Should I open an issue or it's a known limitation when reading csv files with goodtables?

roll
@roll
@didiez Please open an issue. Goodtables should never fail anyway
roll
@roll
The problem that current implementation assumes that the reference table is valid. Probably we need to emit a foreign-key error here saying that the reference table is not valid (instead of failing)
Oleg Lavrovsky
@loleg
^ in case anyone here knows Workbench, please feel free to comment
Diego Díez Ricondo
@didiez
@roll issue added frictionlessdata/goodtables-py#347. As a workaround I ended up pre-processing the source csv with pandas to add/remove/reorder columns to make it valid against the schema
Matt Melton
@mattmelton
hi - I'm having issues with goodtables validate on a file-like object, specificly a simple file IO via open("test.csv", "r")... validate('test.csv') works but validate(fileHandle) doesn't.
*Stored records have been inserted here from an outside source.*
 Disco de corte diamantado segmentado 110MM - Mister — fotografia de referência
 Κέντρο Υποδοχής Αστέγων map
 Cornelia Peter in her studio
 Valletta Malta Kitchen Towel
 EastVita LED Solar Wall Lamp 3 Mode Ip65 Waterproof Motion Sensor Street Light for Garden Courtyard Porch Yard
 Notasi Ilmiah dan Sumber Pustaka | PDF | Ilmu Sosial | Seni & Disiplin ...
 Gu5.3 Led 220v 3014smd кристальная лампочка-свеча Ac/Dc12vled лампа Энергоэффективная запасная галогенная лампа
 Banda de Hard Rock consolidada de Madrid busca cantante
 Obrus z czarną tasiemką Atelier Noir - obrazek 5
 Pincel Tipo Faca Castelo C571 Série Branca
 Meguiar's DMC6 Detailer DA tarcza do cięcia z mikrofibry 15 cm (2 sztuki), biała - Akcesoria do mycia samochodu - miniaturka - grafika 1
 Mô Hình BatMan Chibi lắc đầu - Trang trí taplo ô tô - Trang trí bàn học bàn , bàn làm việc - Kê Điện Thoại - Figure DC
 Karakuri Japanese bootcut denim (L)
The error I get is: "No such file or directory: 'inline'"
Egwuenu Gift
@lauragift21
Hi everyone, I'm happy to share that I recently joined the Frictionless Data team as a Developer Evangelist. My role involves spreading the word about Frictionless Data and encouraging community involvement. I'm always open to help and have discussions about Frictionless Data. https://www.datopian.com/blog/2020/03/20/joining-the-frictionless-data-team/
Matt Melton
@mattmelton
the error No such file or directory: 'inline' was masking the actual error. To read from a file stream it must be binary, you must specify the format and it cannot live in a tmp path. Unfortunately the logic behind _local_file_not_found inside inspector.py - return urlparse(source).scheme == '' and not os.path.isfile(source) - masks the true error.
roll
@roll
Hi @mattmelton could you please create an issue?
Matt Melton
@mattmelton
sure
Matt Melton
@mattmelton
@roll #349
Matt Melton
@mattmelton
does the python validator support the rdfType field? as far as I can tell it doesn't do anything
Egwuenu Gift
@lauragift21
Hi, @roll I'm having issues getting goodtables js library to work. I have a demo here https://repl.it/@lauragift21/goodtables-js and this is the error returned when trying to validate a CSV file. (node:66) UnhandledPromiseRejectionWarning: Error: Can't create a job on API. Reason: "Error: Request failed with status code 403"
roll
@roll
@mattmelton No it doesn't at the moment
@lauragift21 Please create an issue I'll investigate. goodtables-js is a goodtables.io wrapper so something wrong with the API endpoint
Egwuenu Gift
@lauragift21
Alright sure.
Matt Melton
@mattmelton
I'm trying to figure out a solution to validate the range of dates in a CSV. Unfortunately the Excel short date format varies by locale, ie: dd/mm/yyyy in most of the world and dd/mm/yyyy in the US and US-centric places like Abu Dhabi. I might have to do multiple validation passes - the first to see if the it's a well-formed date, second to peak and auto detect the format, and 3rd to validate the range i.e. [dd/mm/yyyy, dd/mm/yyyy] or [mm/dd/yyyy, mm/dd/yyyy]. Has anyone attempted to solve a similar problem?